Une déchéance classique des droits pour défaut d’exploitation
Dans cette optique, la Directive 2015/2436 rappelle dans son article 16 que le propriétaire de la marque qui n’en fait pas un usage sérieux, pour les produits et services visés dans l’enregistrement, pendant une période ininterrompue de 5 ans encourt la déchéance de ses droits pour défaut d’exploitation. Cette disposition ne s’applique toutefois pas s’il existe des justes motifs à la non-exploitation de la marque.
C’est ce qui ressort également de l’article L. 714-5 du Code de la propriété intellectuelle français, qui dispose de surcroît que « la déchéance peut être demandée en justice par toute personne intéressée ».
La procédure administrative : une innovation de la Directive
La Directive européenne 2015/2436 apporte un progrès important dans le panorama du droit des marques et de la déchéance des droits pour défaut d’exploitation. Son article 45 dispose effectivement que « sans préjudice du droit des parties de former un recours devant les juridictions, les Etats membres prévoient une procédure administrative efficace et rapide devant leurs offices permettant de demander la déchéance ou la nullité d’une marque ».

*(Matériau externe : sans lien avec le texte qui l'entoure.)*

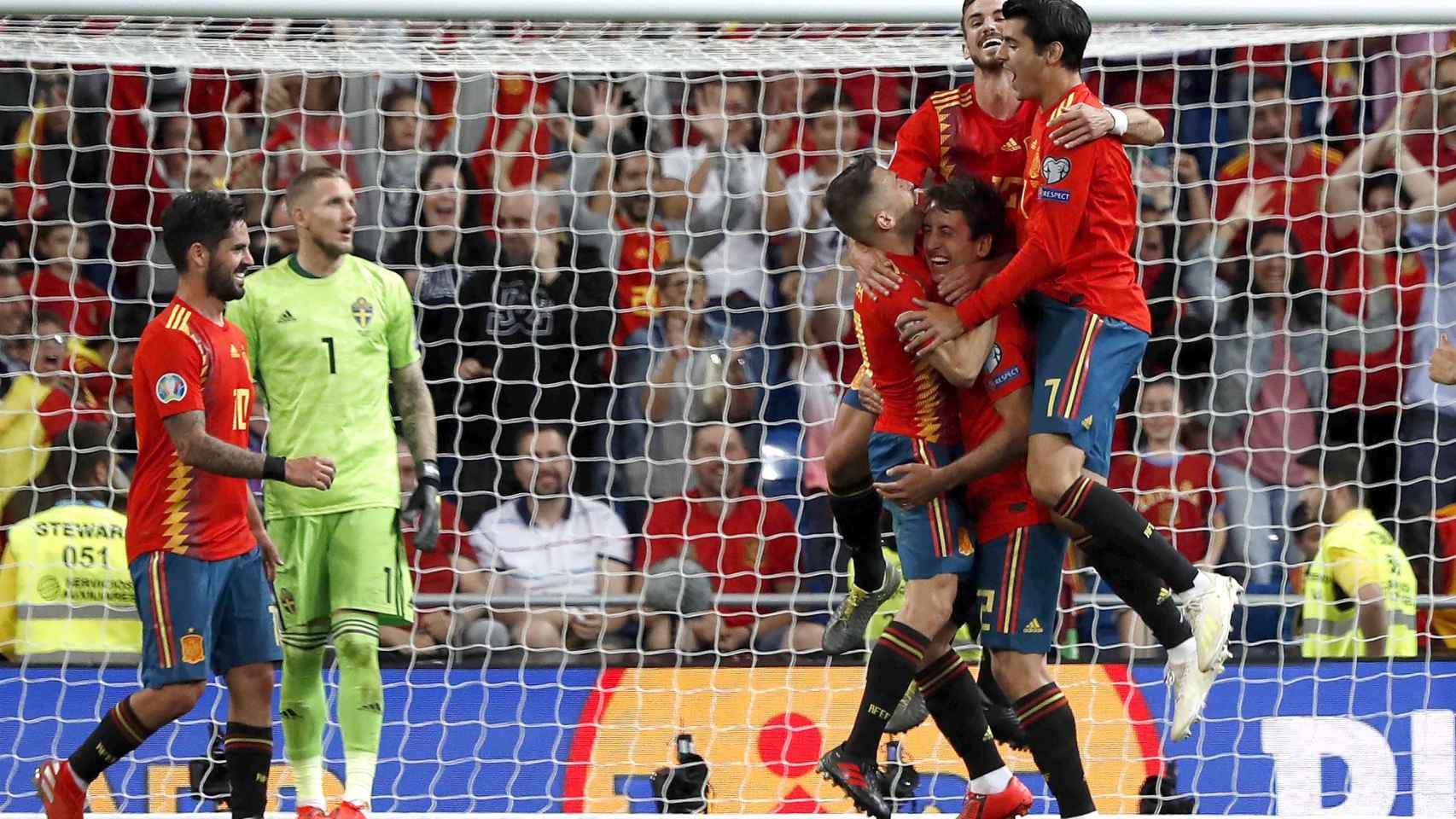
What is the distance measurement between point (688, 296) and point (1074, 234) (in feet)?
10.7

Cette procédure administrative de déchéance pour défaut d’exploitation était déjà en place dans un certain nombre de pays de l’Union européenne. Cela étant, d’autres pays comme la France permettaient simplement d’intenter une action devant la juridiction judiciaire.

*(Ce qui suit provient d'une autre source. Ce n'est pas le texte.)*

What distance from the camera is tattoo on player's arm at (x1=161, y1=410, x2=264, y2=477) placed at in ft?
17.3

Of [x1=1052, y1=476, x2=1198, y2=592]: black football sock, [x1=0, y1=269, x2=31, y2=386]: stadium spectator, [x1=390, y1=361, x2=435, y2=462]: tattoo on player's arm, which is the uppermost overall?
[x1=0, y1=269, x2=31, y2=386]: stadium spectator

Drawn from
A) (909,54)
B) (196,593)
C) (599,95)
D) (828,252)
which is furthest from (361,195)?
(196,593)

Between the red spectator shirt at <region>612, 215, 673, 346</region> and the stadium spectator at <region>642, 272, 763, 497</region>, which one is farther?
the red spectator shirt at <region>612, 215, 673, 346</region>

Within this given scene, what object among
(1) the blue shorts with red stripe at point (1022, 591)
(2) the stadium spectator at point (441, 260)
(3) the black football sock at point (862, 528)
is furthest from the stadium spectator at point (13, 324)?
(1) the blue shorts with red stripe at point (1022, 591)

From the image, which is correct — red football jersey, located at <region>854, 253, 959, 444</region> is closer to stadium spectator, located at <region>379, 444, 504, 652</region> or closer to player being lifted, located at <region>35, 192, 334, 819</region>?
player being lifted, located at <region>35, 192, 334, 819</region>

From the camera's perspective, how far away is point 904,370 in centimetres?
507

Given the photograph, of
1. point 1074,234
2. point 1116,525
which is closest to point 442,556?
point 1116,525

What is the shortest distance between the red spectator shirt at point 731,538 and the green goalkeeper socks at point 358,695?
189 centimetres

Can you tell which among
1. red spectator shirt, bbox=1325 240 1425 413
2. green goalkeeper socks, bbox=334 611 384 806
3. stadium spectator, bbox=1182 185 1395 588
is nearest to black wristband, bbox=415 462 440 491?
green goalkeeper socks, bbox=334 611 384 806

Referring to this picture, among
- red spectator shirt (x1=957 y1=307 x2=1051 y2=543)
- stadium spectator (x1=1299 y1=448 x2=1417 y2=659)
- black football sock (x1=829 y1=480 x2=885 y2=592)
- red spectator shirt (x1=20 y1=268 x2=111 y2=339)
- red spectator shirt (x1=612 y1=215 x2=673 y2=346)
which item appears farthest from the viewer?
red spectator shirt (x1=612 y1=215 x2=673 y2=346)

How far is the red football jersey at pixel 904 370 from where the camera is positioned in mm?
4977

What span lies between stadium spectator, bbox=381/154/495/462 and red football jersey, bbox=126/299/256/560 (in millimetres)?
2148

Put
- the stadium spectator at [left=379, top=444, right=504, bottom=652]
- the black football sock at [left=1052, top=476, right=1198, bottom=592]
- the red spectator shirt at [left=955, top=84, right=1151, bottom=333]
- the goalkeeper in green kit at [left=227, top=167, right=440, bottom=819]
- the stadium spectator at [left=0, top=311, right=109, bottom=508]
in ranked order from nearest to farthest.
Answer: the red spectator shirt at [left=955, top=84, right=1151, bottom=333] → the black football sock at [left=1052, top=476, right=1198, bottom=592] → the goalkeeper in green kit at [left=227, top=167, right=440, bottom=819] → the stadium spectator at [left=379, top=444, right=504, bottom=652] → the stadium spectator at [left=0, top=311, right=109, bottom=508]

Cette réforme va alors donner compétence à l’Institut National de la Propriété Industrielle (INPI) de juger une demande en déchéance ou en nullité de la marque. A l’évidence, les parties ont toujours la possibilité, si elles le souhaitent, d’agir devant le juge judiciaire.
Jusqu’à présent, la déchéance pour défaut d’exploitation ne pouvait être invoquée devant l’INPI que, en défense, dans une procédure d’opposition en vertu de l’article R 712-17 du CPI français. Pour réfuter ce moyen de défense, l’opposant n’était pas obligé, devant l’INPI, de démontrer qu’il avait fait un usage sérieux de la marque pour tous les produits qu’il invoquait dans l’opposition (article R 712-17 al. 2 du CPI français). Il suffisait effectivement qu’il démontre un usage sérieux au cours des 5 dernières années pour un seul de ces produits.
Aujourd’hui, du fait de la combinaison des articles 19, 21 et 45 de la directive 2015/2436, le titulaire ne pourra pas se défendre en une demande principale en déchéance en se contentant de démontrer un usage pour un des produits.
Par ailleurs, la Directive 2015/2436 précise que la transposition par les Etats membres des dispositions relatives à la procédure administrative de déchéance et de nullité bénéficie d’un délai plus étendu. En effet, il est expliqué dans le préambule de la Directive que, dans un souci d’efficacité, « les États membres devraient prévoir la mise en place d’une procédure administrative de déchéance ou de nullité dans le délai de transposition plus long de sept ans ». Les Etats membres doivent donc procéder aux modifications nécessaires avant le 14 janvier 2023.
L’EUIPO (anciennement « OHMI ») a la compétence de recevoir des demandes en déchéance de la part des titulaires de marques de l’Union européenne. Cette procédure administrative a déjà démontré ses avantages tels que son efficacité, sa rapidité et son coût peu élevé.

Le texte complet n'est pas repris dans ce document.